There’s still work to be done if Leeds want to finish top, but they do seem to be finding the consistency they have lacked in previous seasons under Brian McDermott.
Rhinos’ best form has actually come with key players out of the team. Neither Tom Briscoe nor Kylie Leuluai has played since the defeat at Warrington and Jamie Jones-Buchanan and Ryan Hall are both also currently on the casualty list. Young players have stepped up and shown they can do more than an adequate job. Nineteen-year-old winger Ash Handley has played the last six games and is averaging a try per match.
More impressively, he has been solid in defence and safe under the high ball. Brad Singleton is now an established member of the 17, Stevie Ward has put his two-year injury nightmare behind him and is in outstanding form and Liam Sutcliffe is continuing to emerge as a player of rich promise.

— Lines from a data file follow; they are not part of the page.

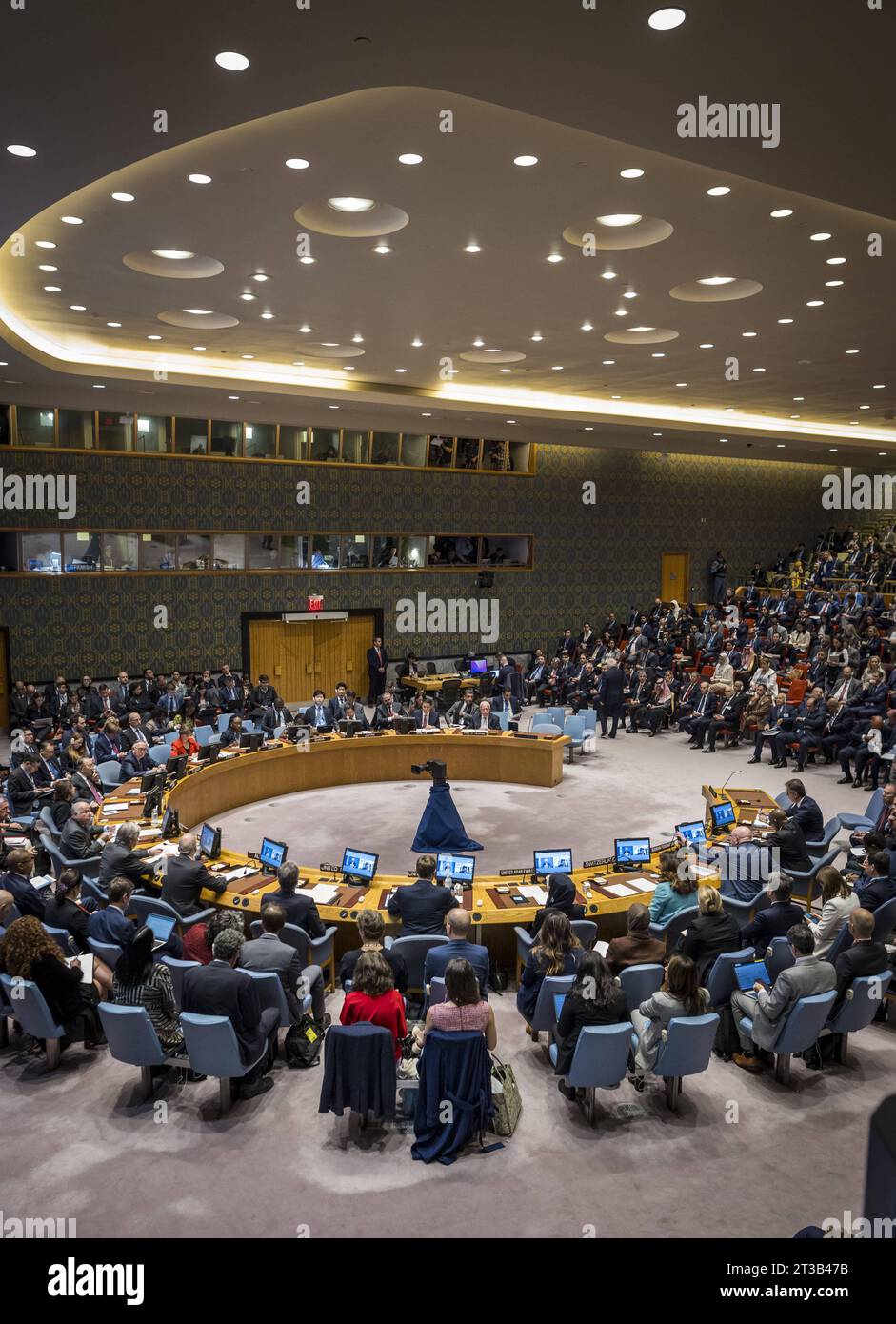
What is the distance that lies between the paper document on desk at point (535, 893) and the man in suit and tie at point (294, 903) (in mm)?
1675

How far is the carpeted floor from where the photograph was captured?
14.8 ft

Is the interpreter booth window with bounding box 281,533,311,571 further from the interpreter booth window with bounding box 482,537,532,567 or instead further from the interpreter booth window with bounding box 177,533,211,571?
the interpreter booth window with bounding box 482,537,532,567

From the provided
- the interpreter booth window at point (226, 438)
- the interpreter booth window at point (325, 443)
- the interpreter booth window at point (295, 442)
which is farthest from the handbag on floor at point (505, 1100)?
the interpreter booth window at point (325, 443)

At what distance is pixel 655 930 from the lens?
6773 millimetres

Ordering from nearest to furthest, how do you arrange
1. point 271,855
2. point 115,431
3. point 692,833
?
point 271,855
point 692,833
point 115,431

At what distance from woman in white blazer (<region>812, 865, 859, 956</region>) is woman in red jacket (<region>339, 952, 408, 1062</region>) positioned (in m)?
3.09

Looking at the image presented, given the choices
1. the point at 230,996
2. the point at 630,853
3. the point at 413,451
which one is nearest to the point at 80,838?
the point at 230,996

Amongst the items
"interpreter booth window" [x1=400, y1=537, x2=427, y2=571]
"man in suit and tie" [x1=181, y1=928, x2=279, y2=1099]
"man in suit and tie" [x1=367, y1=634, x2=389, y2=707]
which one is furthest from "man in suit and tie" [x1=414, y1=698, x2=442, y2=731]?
"man in suit and tie" [x1=181, y1=928, x2=279, y2=1099]

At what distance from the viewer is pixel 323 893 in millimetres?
7328

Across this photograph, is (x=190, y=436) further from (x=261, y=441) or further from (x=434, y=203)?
(x=434, y=203)

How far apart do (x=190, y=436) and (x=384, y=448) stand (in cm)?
439

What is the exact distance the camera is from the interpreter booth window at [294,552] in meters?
19.5
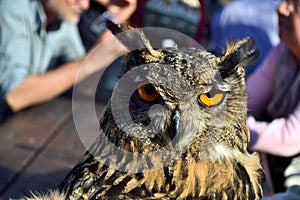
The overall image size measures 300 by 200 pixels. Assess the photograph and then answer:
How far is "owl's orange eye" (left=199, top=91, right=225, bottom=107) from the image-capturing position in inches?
61.7

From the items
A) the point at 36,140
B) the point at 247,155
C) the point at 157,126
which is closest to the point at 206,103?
the point at 157,126

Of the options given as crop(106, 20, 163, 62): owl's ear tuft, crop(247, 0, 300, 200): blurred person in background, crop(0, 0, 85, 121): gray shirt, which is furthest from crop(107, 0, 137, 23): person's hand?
crop(106, 20, 163, 62): owl's ear tuft

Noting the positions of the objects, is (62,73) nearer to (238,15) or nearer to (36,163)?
(36,163)

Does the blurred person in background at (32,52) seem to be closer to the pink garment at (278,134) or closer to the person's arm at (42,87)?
the person's arm at (42,87)

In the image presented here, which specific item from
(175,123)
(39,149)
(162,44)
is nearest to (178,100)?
(175,123)

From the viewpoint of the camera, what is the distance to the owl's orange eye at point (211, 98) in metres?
1.57

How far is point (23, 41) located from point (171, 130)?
4.73ft

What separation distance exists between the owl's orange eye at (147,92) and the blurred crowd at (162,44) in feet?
2.06

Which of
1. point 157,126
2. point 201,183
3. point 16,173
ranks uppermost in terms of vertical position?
point 157,126

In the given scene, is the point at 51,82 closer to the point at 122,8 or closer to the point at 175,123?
the point at 122,8

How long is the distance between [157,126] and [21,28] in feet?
4.70

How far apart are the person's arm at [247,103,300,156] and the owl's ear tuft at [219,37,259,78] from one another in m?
0.88

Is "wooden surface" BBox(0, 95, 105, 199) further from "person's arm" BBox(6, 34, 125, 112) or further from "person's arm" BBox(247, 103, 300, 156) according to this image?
"person's arm" BBox(247, 103, 300, 156)

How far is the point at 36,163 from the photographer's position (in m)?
2.33
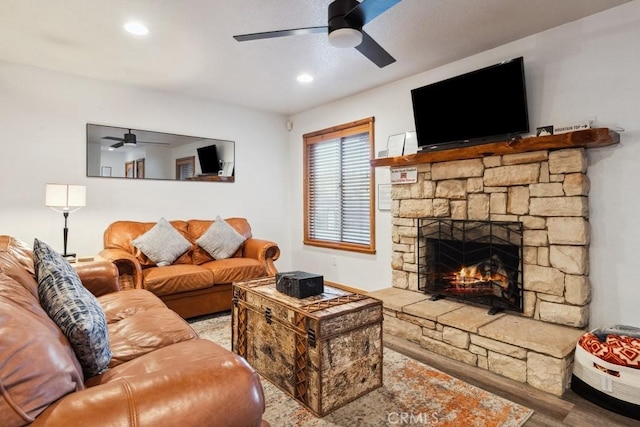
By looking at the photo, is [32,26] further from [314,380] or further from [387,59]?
[314,380]

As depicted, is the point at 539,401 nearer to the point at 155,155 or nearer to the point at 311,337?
the point at 311,337

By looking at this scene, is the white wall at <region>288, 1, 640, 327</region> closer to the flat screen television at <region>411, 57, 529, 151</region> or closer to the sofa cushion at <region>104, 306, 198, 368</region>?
the flat screen television at <region>411, 57, 529, 151</region>

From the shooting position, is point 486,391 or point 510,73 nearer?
point 486,391

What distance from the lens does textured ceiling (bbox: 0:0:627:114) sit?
2467 mm

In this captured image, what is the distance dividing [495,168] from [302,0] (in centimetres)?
200

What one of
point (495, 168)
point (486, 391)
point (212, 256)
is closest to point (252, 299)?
point (486, 391)

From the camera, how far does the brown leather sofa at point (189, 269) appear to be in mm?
3281

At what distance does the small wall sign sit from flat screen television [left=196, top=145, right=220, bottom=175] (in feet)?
8.01

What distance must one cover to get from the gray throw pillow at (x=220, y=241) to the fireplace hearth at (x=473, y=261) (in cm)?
216

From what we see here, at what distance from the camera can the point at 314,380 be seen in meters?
1.94

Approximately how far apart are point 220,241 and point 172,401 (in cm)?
336

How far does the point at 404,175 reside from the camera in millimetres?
3617

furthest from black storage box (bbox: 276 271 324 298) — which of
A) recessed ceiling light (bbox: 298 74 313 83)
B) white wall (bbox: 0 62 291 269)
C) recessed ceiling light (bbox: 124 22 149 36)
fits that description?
white wall (bbox: 0 62 291 269)

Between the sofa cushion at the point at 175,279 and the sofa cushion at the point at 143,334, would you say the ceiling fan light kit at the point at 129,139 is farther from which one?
the sofa cushion at the point at 143,334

His eye-catching performance against St Helens last week, when he formed an outstanding half-back partnership with Danny McGuire, hinted at a potential future as a Test stand-off. It will be interesting to see where that leaves Kevin Sinfield, who was dropped to the bench for the first time in 12 years last week, but Rhinos are going to have to cope without their talismanic skipper from the end of this season and so far the signs are positive for a smooth transition.
Consistency is one word which can’t be applied to anyone else in the competition, other than perhaps bottom club Wakefield Trinity Wildcats, who are on an eight-match losing run. Castleford Tigers had won two straight – and four out of five – when they travelled to second-bottom Widnes Vikings last Sunday and were hammered 46-16. Widnes climbed two places to ninth and are just one point behind fifth-placed Huddersfield Giants.
That’s what is making this year’s competition so compelling, at both ends of the table. At least one fancied team might well drop into the Qualifiers, though last weekend’s Challenge Cup results suggest the Super League teams in the middle-eights won’t have too much to worry about.